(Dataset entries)

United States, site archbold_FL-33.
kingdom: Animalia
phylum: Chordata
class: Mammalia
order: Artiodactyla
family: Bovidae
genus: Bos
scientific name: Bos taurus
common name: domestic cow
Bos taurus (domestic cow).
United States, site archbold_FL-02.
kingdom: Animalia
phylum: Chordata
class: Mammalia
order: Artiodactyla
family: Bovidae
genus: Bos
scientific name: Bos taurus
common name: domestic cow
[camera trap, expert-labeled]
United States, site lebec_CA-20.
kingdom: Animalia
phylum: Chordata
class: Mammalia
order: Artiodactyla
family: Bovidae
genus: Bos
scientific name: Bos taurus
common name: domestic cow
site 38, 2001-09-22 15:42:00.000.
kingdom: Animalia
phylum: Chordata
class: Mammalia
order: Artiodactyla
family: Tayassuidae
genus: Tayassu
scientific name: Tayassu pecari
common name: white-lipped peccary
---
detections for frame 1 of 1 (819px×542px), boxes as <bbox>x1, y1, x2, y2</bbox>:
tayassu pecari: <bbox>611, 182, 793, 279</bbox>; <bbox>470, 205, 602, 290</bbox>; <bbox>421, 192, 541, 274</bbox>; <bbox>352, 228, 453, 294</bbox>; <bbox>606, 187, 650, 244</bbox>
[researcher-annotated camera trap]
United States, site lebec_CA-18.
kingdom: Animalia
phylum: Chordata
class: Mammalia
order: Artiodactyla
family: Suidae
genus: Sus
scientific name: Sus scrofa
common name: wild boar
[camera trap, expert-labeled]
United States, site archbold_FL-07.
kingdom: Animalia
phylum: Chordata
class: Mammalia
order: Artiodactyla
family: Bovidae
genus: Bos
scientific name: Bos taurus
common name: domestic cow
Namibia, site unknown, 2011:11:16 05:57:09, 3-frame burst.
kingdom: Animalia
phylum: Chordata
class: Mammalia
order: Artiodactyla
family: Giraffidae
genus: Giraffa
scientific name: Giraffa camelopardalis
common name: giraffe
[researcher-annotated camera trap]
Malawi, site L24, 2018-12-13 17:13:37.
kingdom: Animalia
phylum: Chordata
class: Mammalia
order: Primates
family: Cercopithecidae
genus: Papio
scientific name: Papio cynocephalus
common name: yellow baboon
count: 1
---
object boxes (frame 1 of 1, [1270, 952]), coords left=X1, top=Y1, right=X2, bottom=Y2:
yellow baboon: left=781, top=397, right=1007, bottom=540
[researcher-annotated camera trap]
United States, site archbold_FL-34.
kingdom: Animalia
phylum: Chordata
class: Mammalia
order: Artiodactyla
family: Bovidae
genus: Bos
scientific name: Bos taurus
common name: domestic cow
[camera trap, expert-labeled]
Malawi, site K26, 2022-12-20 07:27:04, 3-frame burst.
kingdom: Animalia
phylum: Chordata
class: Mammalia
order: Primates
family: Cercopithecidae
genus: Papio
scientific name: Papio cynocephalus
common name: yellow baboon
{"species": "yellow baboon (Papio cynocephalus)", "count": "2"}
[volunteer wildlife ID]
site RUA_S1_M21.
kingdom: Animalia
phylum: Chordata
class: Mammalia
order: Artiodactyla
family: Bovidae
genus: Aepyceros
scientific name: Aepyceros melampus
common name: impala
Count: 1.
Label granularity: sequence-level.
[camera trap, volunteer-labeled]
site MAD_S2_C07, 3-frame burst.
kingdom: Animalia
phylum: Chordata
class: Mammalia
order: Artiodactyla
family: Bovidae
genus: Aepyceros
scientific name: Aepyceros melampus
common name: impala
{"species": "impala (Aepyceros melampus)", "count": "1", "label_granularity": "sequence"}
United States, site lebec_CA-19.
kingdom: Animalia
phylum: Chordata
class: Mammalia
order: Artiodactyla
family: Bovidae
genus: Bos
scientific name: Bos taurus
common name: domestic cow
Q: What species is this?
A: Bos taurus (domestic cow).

◆ **About this exercise**
The full set of entries should be copied out exactly as given.

◆ **Output of the task**
United States, site archbold_FL-33.
kingdom: Animalia
phylum: Chordata
class: Mammalia
order: Artiodactyla
family: Bovidae
genus: Bos
scientific name: Bos taurus
common name: domestic cow
Bos taurus (domestic cow).
United States, site archbold_FL-02.
kingdom: Animalia
phylum: Chordata
class: Mammalia
order: Artiodactyla
family: Bovidae
genus: Bos
scientific name: Bos taurus
common name: domestic cow
[camera trap, expert-labeled]
United States, site lebec_CA-20.
kingdom: Animalia
phylum: Chordata
class: Mammalia
order: Artiodactyla
family: Bovidae
genus: Bos
scientific name: Bos taurus
common name: domestic cow
site 38, 2001-09-22 15:42:00.000.
kingdom: Animalia
phylum: Chordata
class: Mammalia
order: Artiodactyla
family: Tayassuidae
genus: Tayassu
scientific name: Tayassu pecari
common name: white-lipped peccary
---
detections for frame 1 of 1 (819px×542px), boxes as <bbox>x1, y1, x2, y2</bbox>:
tayassu pecari: <bbox>611, 182, 793, 279</bbox>; <bbox>470, 205, 602, 290</bbox>; <bbox>421, 192, 541, 274</bbox>; <bbox>352, 228, 453, 294</bbox>; <bbox>606, 187, 650, 244</bbox>
[researcher-annotated camera trap]
United States, site lebec_CA-18.
kingdom: Animalia
phylum: Chordata
class: Mammalia
order: Artiodactyla
family: Suidae
genus: Sus
scientific name: Sus scrofa
common name: wild boar
[camera trap, expert-labeled]
United States, site archbold_FL-07.
kingdom: Animalia
phylum: Chordata
class: Mammalia
order: Artiodactyla
family: Bovidae
genus: Bos
scientific name: Bos taurus
common name: domestic cow
Namibia, site unknown, 2011:11:16 05:57:09, 3-frame burst.
kingdom: Animalia
phylum: Chordata
class: Mammalia
order: Artiodactyla
family: Giraffidae
genus: Giraffa
scientific name: Giraffa camelopardalis
common name: giraffe
[researcher-annotated camera trap]
Malawi, site L24, 2018-12-13 17:13:37.
kingdom: Animalia
phylum: Chordata
class: Mammalia
order: Primates
family: Cercopithecidae
genus: Papio
scientific name: Papio cynocephalus
common name: yellow baboon
count: 1
---
object boxes (frame 1 of 1, [1270, 952]), coords left=X1, top=Y1, right=X2, bottom=Y2:
yellow baboon: left=781, top=397, right=1007, bottom=540
[researcher-annotated camera trap]
United States, site archbold_FL-34.
kingdom: Animalia
phylum: Chordata
class: Mammalia
order: Artiodactyla
family: Bovidae
genus: Bos
scientific name: Bos taurus
common name: domestic cow
[camera trap, expert-labeled]
Malawi, site K26, 2022-12-20 07:27:04, 3-frame burst.
kingdom: Animalia
phylum: Chordata
class: Mammalia
order: Primates
family: Cercopithecidae
genus: Papio
scientific name: Papio cynocephalus
common name: yellow baboon
{"species": "yellow baboon (Papio cynocephalus)", "count": "2"}
[volunteer wildlife ID]
site RUA_S1_M21.
kingdom: Animalia
phylum: Chordata
class: Mammalia
order: Artiodactyla
family: Bovidae
genus: Aepyceros
scientific name: Aepyceros melampus
common name: impala
Count: 1.
Label granularity: sequence-level.
[camera trap, volunteer-labeled]
site MAD_S2_C07, 3-frame burst.
kingdom: Animalia
phylum: Chordata
class: Mammalia
order: Artiodactyla
family: Bovidae
genus: Aepyceros
scientific name: Aepyceros melampus
common name: impala
{"species": "impala (Aepyceros melampus)", "count": "1", "label_granularity": "sequence"}
United States, site lebec_CA-19.
kingdom: Animalia
phylum: Chordata
class: Mammalia
order: Artiodactyla
family: Bovidae
genus: Bos
scientific name: Bos taurus
common name: domestic cow
Q: What species is this?
A: Bos taurus (domestic cow).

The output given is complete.